▶ **Your objective**: The lines from the one with "family: Sciuridae" through the last line below are to be copied exactly; no other lines are to be returned.

#### Dataset extract

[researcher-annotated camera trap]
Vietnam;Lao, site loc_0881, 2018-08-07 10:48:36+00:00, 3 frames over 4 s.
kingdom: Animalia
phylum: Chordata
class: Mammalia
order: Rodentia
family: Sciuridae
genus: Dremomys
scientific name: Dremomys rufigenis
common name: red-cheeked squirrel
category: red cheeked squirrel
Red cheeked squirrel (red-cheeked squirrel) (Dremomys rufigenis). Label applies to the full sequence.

########

▶ **Answer to the problem**:
family: Sciuridae
genus: Dremomys
scientific name: Dremomys rufigenis
common name: red-cheeked squirrel
category: red cheeked squirrel
Red cheeked squirrel (red-cheeked squirrel) (Dremomys rufigenis). Label applies to the full sequence.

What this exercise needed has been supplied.